- _WHAT NEEDS TO BE DONE_: Only the lines from the one that contains "La Polizia di" through the end of the entries, both included, should be transcribed, exactly and without pictures.

----------------------------------------

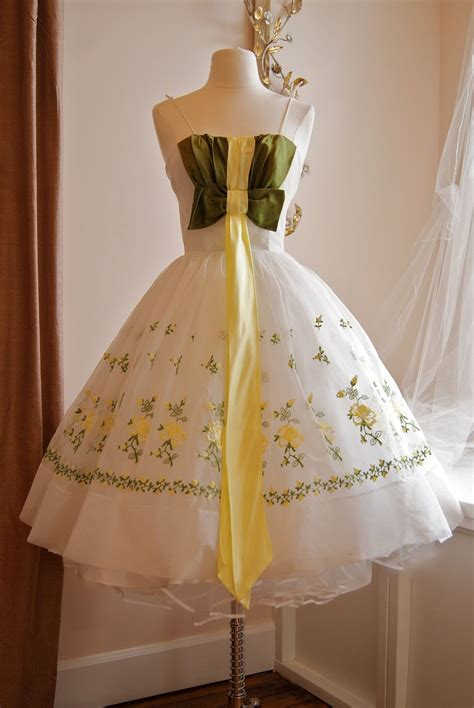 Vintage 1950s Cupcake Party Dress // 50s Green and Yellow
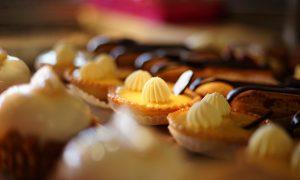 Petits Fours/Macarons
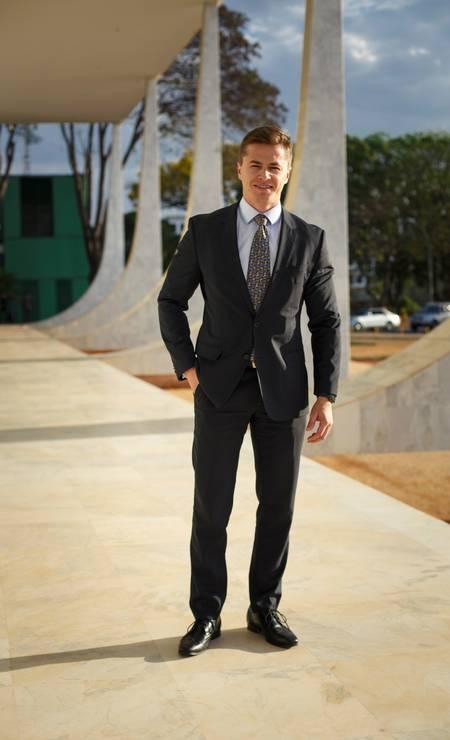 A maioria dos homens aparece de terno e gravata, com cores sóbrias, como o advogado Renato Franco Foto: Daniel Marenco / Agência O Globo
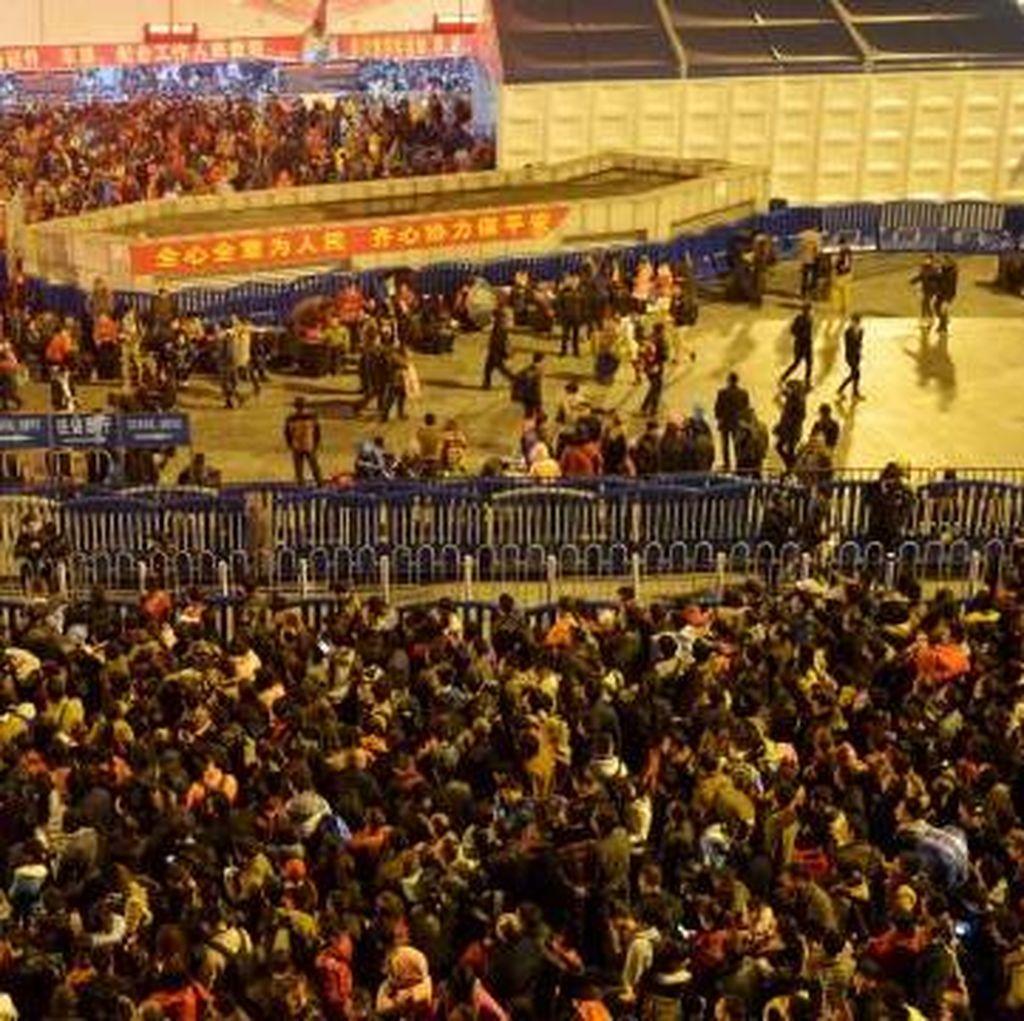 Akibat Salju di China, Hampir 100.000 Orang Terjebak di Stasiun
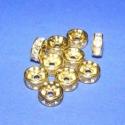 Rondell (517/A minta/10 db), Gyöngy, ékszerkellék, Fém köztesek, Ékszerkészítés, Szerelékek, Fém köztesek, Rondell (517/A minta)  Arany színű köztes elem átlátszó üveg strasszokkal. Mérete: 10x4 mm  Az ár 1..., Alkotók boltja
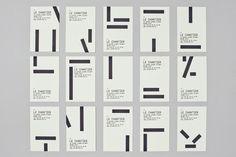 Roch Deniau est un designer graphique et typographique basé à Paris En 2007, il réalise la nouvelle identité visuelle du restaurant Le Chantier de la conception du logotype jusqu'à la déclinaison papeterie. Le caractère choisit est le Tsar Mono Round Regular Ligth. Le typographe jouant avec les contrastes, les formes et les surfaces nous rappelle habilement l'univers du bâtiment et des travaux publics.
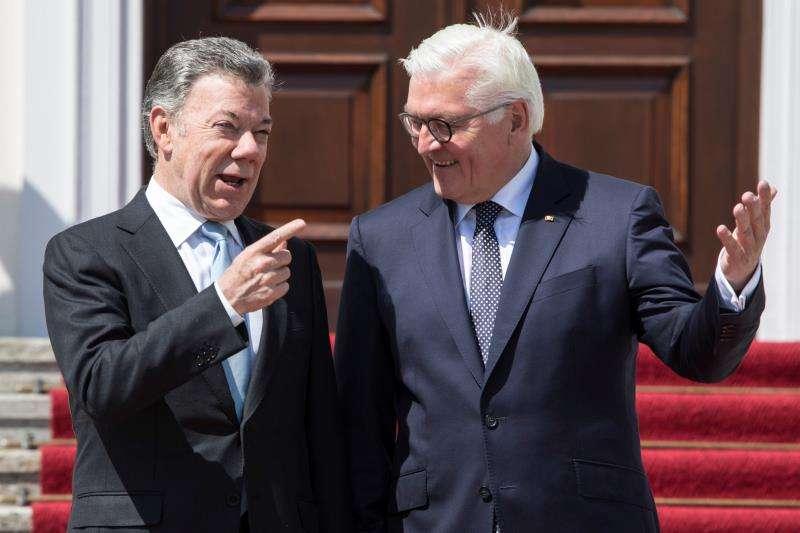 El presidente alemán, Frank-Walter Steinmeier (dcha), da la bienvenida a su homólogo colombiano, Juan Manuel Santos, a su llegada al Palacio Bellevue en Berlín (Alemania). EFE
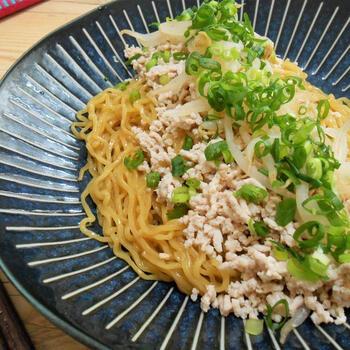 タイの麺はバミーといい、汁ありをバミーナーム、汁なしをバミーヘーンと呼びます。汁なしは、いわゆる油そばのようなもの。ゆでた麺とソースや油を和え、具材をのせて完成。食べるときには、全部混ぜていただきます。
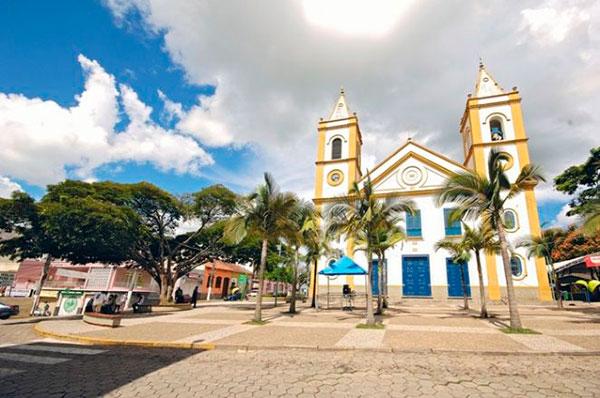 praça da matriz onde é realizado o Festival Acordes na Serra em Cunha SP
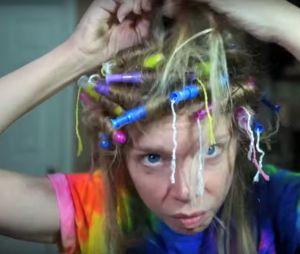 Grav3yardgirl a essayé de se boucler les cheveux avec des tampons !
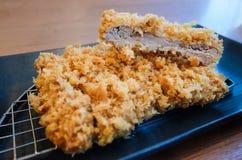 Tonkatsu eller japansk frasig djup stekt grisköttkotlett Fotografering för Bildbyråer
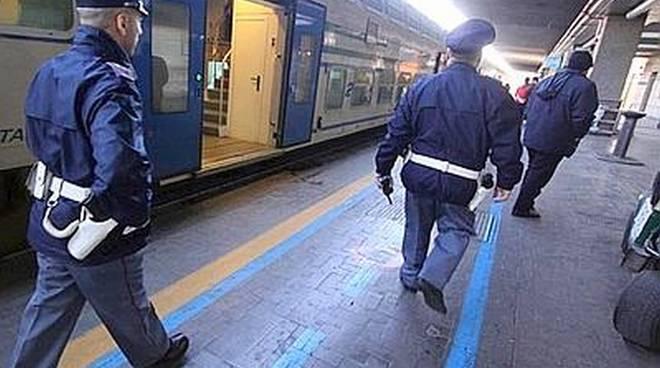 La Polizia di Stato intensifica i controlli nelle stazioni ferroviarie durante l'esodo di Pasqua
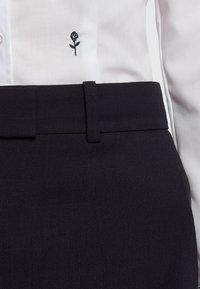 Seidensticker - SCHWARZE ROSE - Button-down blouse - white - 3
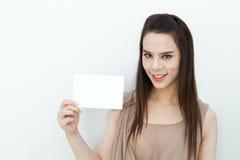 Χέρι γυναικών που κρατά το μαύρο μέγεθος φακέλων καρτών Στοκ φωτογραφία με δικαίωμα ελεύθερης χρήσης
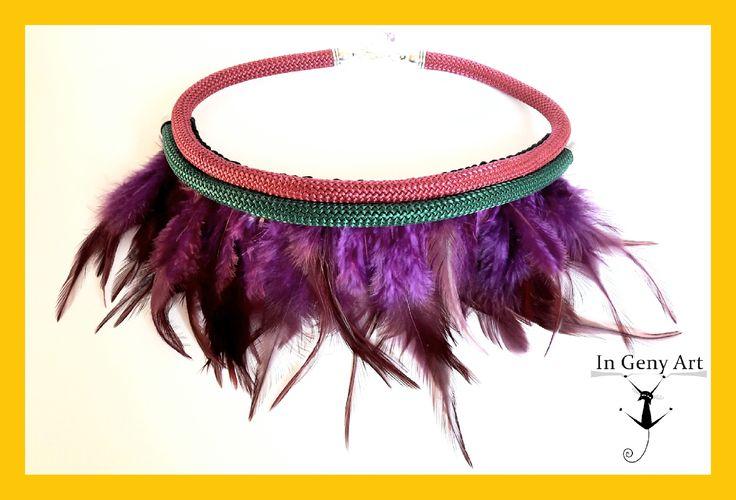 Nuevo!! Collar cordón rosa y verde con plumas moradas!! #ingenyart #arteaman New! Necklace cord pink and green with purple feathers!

----------------------------------------

- _THE ANSWER_:
 La Polizia di Stato intensifica i controlli nelle stazioni ferroviarie durante l'esodo di Pasqua
 Seidensticker - SCHWARZE ROSE - Button-down blouse - white - 3
 Χέρι γυναικών που κρατά το μαύρο μέγεθος φακέλων καρτών Στοκ φωτογραφία με δικαίωμα ελεύθερης χρήσης
 Nuevo!! Collar cordón rosa y verde con plumas moradas!! #ingenyart #arteaman New! Necklace cord pink and green with purple feathers!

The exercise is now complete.